-- Listing --
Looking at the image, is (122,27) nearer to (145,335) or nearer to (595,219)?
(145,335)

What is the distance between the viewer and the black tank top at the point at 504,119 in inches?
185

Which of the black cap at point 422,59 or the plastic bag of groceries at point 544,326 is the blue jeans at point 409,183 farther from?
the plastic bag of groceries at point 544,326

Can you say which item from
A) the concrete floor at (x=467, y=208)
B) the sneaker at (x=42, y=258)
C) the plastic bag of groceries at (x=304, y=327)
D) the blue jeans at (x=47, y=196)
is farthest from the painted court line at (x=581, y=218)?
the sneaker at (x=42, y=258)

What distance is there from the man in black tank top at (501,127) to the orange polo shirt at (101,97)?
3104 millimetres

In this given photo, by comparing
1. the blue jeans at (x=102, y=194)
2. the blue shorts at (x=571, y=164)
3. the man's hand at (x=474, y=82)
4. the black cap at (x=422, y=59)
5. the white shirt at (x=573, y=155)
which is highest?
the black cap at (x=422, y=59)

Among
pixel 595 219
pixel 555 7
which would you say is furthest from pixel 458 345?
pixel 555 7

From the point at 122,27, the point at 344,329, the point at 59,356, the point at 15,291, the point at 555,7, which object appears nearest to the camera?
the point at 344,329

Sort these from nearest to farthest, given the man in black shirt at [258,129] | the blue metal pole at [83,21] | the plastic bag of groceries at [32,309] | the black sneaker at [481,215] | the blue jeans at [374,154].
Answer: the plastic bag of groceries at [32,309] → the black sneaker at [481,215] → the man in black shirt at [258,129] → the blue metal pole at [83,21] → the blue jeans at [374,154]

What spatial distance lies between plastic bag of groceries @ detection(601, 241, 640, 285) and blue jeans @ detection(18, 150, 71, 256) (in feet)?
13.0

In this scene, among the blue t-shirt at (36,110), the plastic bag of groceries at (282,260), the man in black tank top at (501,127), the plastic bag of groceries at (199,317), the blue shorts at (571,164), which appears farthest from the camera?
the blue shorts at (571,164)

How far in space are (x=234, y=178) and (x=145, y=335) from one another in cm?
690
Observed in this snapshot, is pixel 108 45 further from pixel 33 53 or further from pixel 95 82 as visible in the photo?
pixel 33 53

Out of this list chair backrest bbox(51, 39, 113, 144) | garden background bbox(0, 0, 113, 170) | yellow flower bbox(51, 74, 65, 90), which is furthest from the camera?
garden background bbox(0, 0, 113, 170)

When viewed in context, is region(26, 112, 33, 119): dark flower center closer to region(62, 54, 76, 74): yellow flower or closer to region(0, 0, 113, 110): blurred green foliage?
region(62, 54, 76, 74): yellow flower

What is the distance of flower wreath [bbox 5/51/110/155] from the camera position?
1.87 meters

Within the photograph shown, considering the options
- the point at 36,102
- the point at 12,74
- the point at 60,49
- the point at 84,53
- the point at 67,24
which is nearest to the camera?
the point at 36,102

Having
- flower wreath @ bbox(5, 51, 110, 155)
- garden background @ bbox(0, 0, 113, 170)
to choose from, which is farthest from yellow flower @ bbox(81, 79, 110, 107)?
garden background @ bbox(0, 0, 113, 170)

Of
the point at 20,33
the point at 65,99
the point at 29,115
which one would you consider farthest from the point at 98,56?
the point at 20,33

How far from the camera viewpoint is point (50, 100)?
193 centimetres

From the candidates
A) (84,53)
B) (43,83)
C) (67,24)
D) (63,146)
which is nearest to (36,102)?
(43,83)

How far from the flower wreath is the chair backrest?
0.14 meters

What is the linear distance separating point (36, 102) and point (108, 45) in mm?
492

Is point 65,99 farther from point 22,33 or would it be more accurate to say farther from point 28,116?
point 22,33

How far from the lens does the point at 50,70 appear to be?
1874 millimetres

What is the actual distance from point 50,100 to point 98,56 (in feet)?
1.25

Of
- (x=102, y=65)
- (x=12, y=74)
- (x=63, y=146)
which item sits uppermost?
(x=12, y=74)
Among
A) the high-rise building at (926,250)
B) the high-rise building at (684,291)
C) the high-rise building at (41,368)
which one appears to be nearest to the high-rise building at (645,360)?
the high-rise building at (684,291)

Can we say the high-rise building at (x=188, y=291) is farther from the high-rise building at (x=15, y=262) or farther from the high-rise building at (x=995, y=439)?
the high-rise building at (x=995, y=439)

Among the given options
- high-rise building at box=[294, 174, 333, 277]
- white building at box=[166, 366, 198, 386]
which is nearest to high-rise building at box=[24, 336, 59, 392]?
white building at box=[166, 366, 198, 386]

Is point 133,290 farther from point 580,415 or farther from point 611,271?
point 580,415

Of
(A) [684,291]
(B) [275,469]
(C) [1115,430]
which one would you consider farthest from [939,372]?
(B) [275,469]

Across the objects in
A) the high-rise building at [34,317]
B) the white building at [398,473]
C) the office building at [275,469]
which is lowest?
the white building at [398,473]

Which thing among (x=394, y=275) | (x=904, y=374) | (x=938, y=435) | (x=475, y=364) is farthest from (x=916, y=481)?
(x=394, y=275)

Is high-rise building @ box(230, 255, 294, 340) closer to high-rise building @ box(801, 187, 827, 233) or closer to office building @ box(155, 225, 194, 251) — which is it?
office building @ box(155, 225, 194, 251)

-- What you should do --
Retype every record above exactly as it appears.

-- Correct result --
Looking at the image, is (122,27) nearer to (145,335) or nearer to (595,219)?
(145,335)

What is the distance between the viewer and the black tank top at the point at 504,119 in inches?
185

Which of the black cap at point 422,59 or the plastic bag of groceries at point 544,326 is the blue jeans at point 409,183 farther from?
the plastic bag of groceries at point 544,326

Can you say which item from
A) the concrete floor at (x=467, y=208)
B) the sneaker at (x=42, y=258)
C) the plastic bag of groceries at (x=304, y=327)
D) the blue jeans at (x=47, y=196)
is farthest from the painted court line at (x=581, y=218)?
the sneaker at (x=42, y=258)

What distance is there from the man in black tank top at (501,127) to the orange polo shirt at (101,97)?
3104 millimetres

In this given photo, by comparing
1. the blue jeans at (x=102, y=194)
2. the blue shorts at (x=571, y=164)
3. the man's hand at (x=474, y=82)
4. the black cap at (x=422, y=59)
5. the white shirt at (x=573, y=155)
which is highest?
the black cap at (x=422, y=59)

Among
pixel 595 219
pixel 555 7
which would you say is furthest from pixel 458 345?
pixel 555 7

From the point at 122,27, the point at 344,329, the point at 59,356, the point at 15,291, the point at 555,7, which object appears nearest to the camera?
the point at 344,329

Sort these from nearest to farthest, given the man in black shirt at [258,129] | the blue metal pole at [83,21] | the plastic bag of groceries at [32,309] | the black sneaker at [481,215] | the blue jeans at [374,154].
Answer: the plastic bag of groceries at [32,309] → the black sneaker at [481,215] → the man in black shirt at [258,129] → the blue metal pole at [83,21] → the blue jeans at [374,154]

What spatial distance lies between plastic bag of groceries @ detection(601, 241, 640, 285) and blue jeans @ detection(18, 150, 71, 256) (in feet)?
13.0

In this scene, among the blue t-shirt at (36,110), the plastic bag of groceries at (282,260), the man in black tank top at (501,127), the plastic bag of groceries at (199,317), the blue shorts at (571,164), which appears farthest from the camera?
the blue shorts at (571,164)

How far in space are (x=234, y=178) and (x=145, y=335) from one another in cm?
690
Observed in this snapshot, is pixel 108 45 further from pixel 33 53 or further from pixel 95 82 as visible in the photo?
pixel 33 53

Out of this list chair backrest bbox(51, 39, 113, 144) | garden background bbox(0, 0, 113, 170) | yellow flower bbox(51, 74, 65, 90), which is furthest from the camera?
garden background bbox(0, 0, 113, 170)

When viewed in context, is region(26, 112, 33, 119): dark flower center closer to region(62, 54, 76, 74): yellow flower or closer to region(0, 0, 113, 110): blurred green foliage?
region(62, 54, 76, 74): yellow flower

What is the distance of flower wreath [bbox 5/51/110/155] from the camera position?
1.87 meters

Within the photograph shown, considering the options
- the point at 36,102
- the point at 12,74
- the point at 60,49
- the point at 84,53
- the point at 67,24
which is nearest to the camera?
the point at 36,102

Having
- flower wreath @ bbox(5, 51, 110, 155)
- garden background @ bbox(0, 0, 113, 170)
to choose from, which is farthest from yellow flower @ bbox(81, 79, 110, 107)?
garden background @ bbox(0, 0, 113, 170)

Of
the point at 20,33
the point at 65,99
the point at 29,115
which one would you consider farthest from the point at 98,56?
the point at 20,33

How far from the camera viewpoint is point (50, 100)?
193 centimetres

From the candidates
A) (84,53)
B) (43,83)
C) (67,24)
D) (63,146)
which is nearest to (36,102)?
(43,83)

How far from the flower wreath is the chair backrest?
0.14 meters

What is the linear distance separating point (36, 102) and point (108, 45) in mm?
492

Is point 65,99 farther from point 22,33 or would it be more accurate to say farther from point 28,116?
point 22,33

How far from the lens does the point at 50,70 appear to be?
1874 millimetres

What is the actual distance from point 50,100 to point 98,56 (in feet)?
1.25

Of
- (x=102, y=65)
- (x=12, y=74)
- (x=63, y=146)
which item sits uppermost?
(x=12, y=74)
Among
A) the high-rise building at (926,250)
B) the high-rise building at (684,291)
C) the high-rise building at (41,368)
which one appears to be nearest to the high-rise building at (645,360)?
the high-rise building at (684,291)

Can we say the high-rise building at (x=188, y=291) is farther from the high-rise building at (x=15, y=262) or farther from the high-rise building at (x=995, y=439)?
the high-rise building at (x=995, y=439)

Among the given options
- high-rise building at box=[294, 174, 333, 277]
- white building at box=[166, 366, 198, 386]
which is nearest to high-rise building at box=[24, 336, 59, 392]?
white building at box=[166, 366, 198, 386]

Is point 133,290 farther from point 580,415 or farther from point 611,271?
point 580,415

Of
(A) [684,291]
(B) [275,469]
(C) [1115,430]
which one would you consider farthest from [939,372]?
(B) [275,469]

Across the objects in
A) the high-rise building at [34,317]
B) the white building at [398,473]
C) the office building at [275,469]
which is lowest?
the white building at [398,473]

Which thing among (x=394, y=275) | (x=904, y=374) | (x=938, y=435) | (x=475, y=364) is farthest from (x=916, y=481)?
(x=394, y=275)

Is high-rise building @ box(230, 255, 294, 340) closer to high-rise building @ box(801, 187, 827, 233) or closer to office building @ box(155, 225, 194, 251) — which is it?
office building @ box(155, 225, 194, 251)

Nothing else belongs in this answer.